Honestly, the whole thing is getting frustrating as one has to keep monitoring or trying one thing or the other on certain links without reasonable success. Try one thing, it will looks like it is over and all of a sudden it will surface again in no time. This might be an online bug from mikrotik synchronous server. (Pardon me, I am not a programmer anyway, just suggesting)

It may be of little interest, or it may be of great significance.

The situation continues on one of my AP’s. However this time, all the cpe’s that lost their connections (4 out of 7), bar one, reported in their logs that the AP as “not a MT”, and that Ap “uses TDMA skip”

1st time ever for these weird reports, still it makes a change from ALL the other error messages that the cpe’s have been saying in the last few weeks since using NV2!!

But what was incredibly interesting was that 1 cpe alone, actually rebooted in the same minute that the other 3 disconnected.. From the logs and studying the timings it seemed that the cpe which totally rebooted (router was rebooted without proper power shutdown), happened less than a minute before the others disconnected.

Could it be in some way, that with NV2 on some specific RB’s (wrap 2e in this case), that the radio card does not re-start cleanly, ie a continuous burst of data without any framing, causing other cpe’s to miss their time slots and momentarily loose connection.

That said, 3 other cpe’s that were connected to same AP, were unaffected!

MT, are you on top of this situation?
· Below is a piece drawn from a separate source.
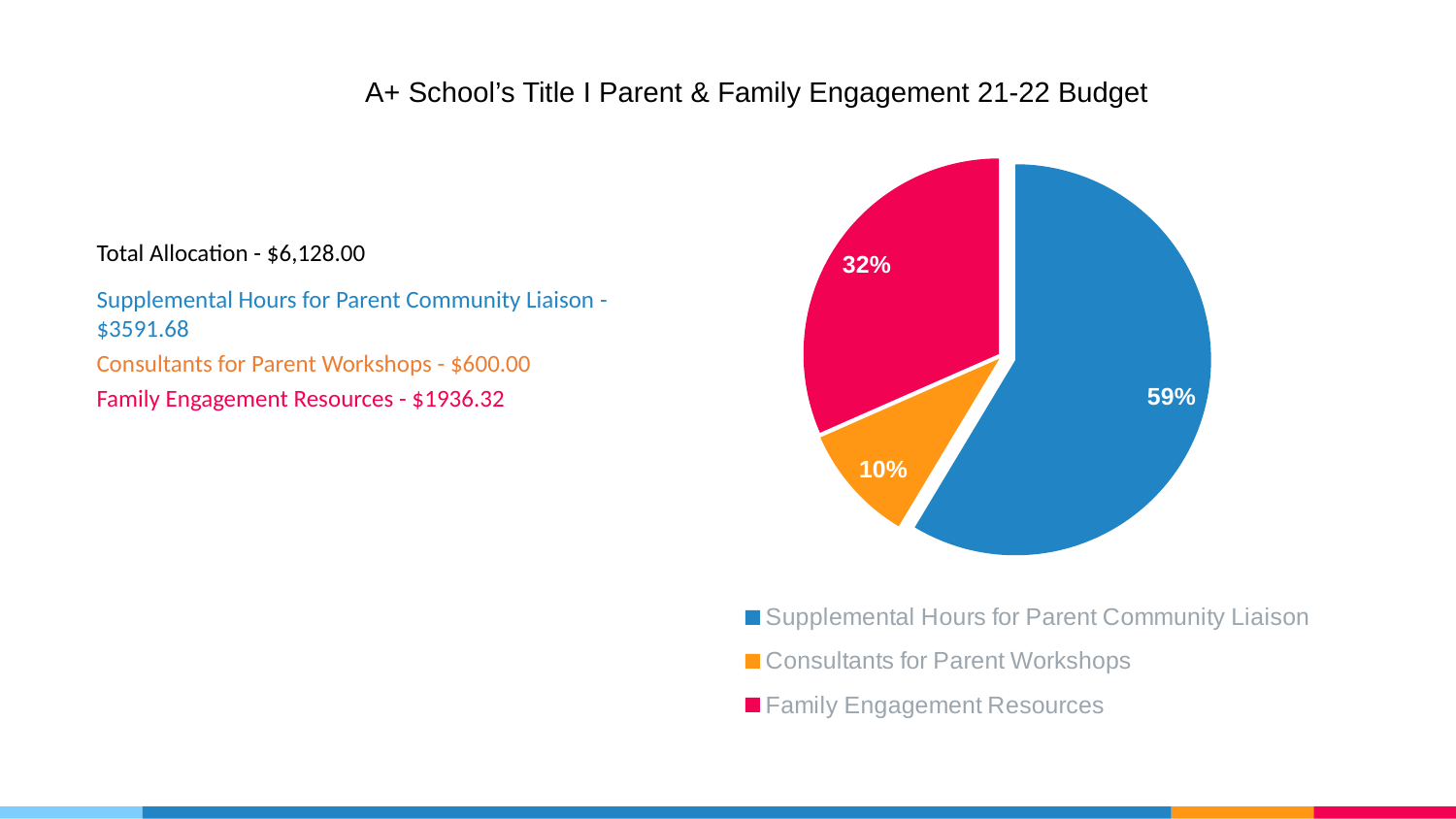
Which category has the smallest slice of the pie? Consultants for Parent Workshops What percentage of the pie is Supplemental Hours for Parent Community Liaison? 59% What is the difference in percentage points between the Supplemental Hours for Parent Community Liaison slice and the Family Engagement Resources slice? 27 What percentage of the pie is Consultants for Parent Workshops? 10% What percentage of the pie is Family Engagement Resources? 32% What kind of chart is shown on the slide? pie chart Which category has the largest slice of the pie? Supplemental Hours for Parent Community Liaison What colour is the Consultants for Parent Workshops slice? orange How many entries does the legend list? 3 Which slice is larger, Family Engagement Resources or Consultants for Parent Workshops? Family Engagement Resources What colour is the Family Engagement Resources slice? red How many slices does the pie chart have? 3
I see nothing in the change log of 4.17 that would suggest any significant radio changes! so I am somewhat loathe to upgrade again. It anything I am biased to disable NV2 and return to 80211 and rts/cts whereby this AP had customers connected for 40 days without 1 single break in wireless service.

currently there are some issues with Nv2 protocol on x86 architecture. For now we suggest to use Routerboard hardware till we find a solution for the x86 hardware running Nv2 protocol.